→ Exercise objective:
Retype the data below in full, keeping every character as it is.
------ Excerpted data
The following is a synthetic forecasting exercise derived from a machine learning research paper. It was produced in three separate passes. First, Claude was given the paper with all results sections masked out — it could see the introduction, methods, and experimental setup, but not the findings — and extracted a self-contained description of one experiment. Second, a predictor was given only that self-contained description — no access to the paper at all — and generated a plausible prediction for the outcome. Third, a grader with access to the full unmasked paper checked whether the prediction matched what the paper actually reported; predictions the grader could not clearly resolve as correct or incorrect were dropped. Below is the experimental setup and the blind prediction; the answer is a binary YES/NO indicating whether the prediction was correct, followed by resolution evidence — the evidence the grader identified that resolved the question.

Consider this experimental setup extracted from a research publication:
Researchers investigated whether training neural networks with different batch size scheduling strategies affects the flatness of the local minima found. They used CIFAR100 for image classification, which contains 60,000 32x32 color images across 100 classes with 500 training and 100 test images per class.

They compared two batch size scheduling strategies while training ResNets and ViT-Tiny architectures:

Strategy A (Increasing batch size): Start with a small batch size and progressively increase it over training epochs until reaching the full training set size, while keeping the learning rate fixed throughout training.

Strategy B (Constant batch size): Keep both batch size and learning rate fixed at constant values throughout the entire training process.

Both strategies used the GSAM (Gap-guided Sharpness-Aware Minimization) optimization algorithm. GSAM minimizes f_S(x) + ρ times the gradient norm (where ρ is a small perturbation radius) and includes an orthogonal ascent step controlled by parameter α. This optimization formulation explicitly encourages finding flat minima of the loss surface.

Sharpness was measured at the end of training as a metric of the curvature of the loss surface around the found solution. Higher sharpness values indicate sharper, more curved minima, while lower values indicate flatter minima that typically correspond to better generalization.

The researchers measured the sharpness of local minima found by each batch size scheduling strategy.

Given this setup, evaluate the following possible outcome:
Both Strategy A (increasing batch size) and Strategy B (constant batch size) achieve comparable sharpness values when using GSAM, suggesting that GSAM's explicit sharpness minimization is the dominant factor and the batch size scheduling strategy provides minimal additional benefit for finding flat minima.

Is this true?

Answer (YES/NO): NO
------------
→ Task result:
The following is a synthetic forecasting exercise derived from a machine learning research paper. It was produced in three separate passes. First, Claude was given the paper with all results sections masked out — it could see the introduction, methods, and experimental setup, but not the findings — and extracted a self-contained description of one experiment. Second, a predictor was given only that self-contained description — no access to the paper at all — and generated a plausible prediction for the outcome. Third, a grader with access to the full unmasked paper checked whether the prediction matched what the paper actually reported; predictions the grader could not clearly resolve as correct or incorrect were dropped. Below is the experimental setup and the blind prediction; the answer is a binary YES/NO indicating whether the prediction was correct, followed by resolution evidence — the evidence the grader identified that resolved the question.

Consider this experimental setup extracted from a research publication:
Researchers investigated whether training neural networks with different batch size scheduling strategies affects the flatness of the local minima found. They used CIFAR100 for image classification, which contains 60,000 32x32 color images across 100 classes with 500 training and 100 test images per class.

They compared two batch size scheduling strategies while training ResNets and ViT-Tiny architectures:

Strategy A (Increasing batch size): Start with a small batch size and progressively increase it over training epochs until reaching the full training set size, while keeping the learning rate fixed throughout training.

Strategy B (Constant batch size): Keep both batch size and learning rate fixed at constant values throughout the entire training process.

Both strategies used the GSAM (Gap-guided Sharpness-Aware Minimization) optimization algorithm. GSAM minimizes f_S(x) + ρ times the gradient norm (where ρ is a small perturbation radius) and includes an orthogonal ascent step controlled by parameter α. This optimization formulation explicitly encourages finding flat minima of the loss surface.

Sharpness was measured at the end of training as a metric of the curvature of the loss surface around the found solution. Higher sharpness values indicate sharper, more curved minima, while lower values indicate flatter minima that typically correspond to better generalization.

The researchers measured the sharpness of local minima found by each batch size scheduling strategy.

Given this setup, evaluate the following possible outcome:
Both Strategy A (increasing batch size) and Strategy B (constant batch size) achieve comparable sharpness values when using GSAM, suggesting that GSAM's explicit sharpness minimization is the dominant factor and the batch size scheduling strategy provides minimal additional benefit for finding flat minima.

Is this true?

Answer (YES/NO): NO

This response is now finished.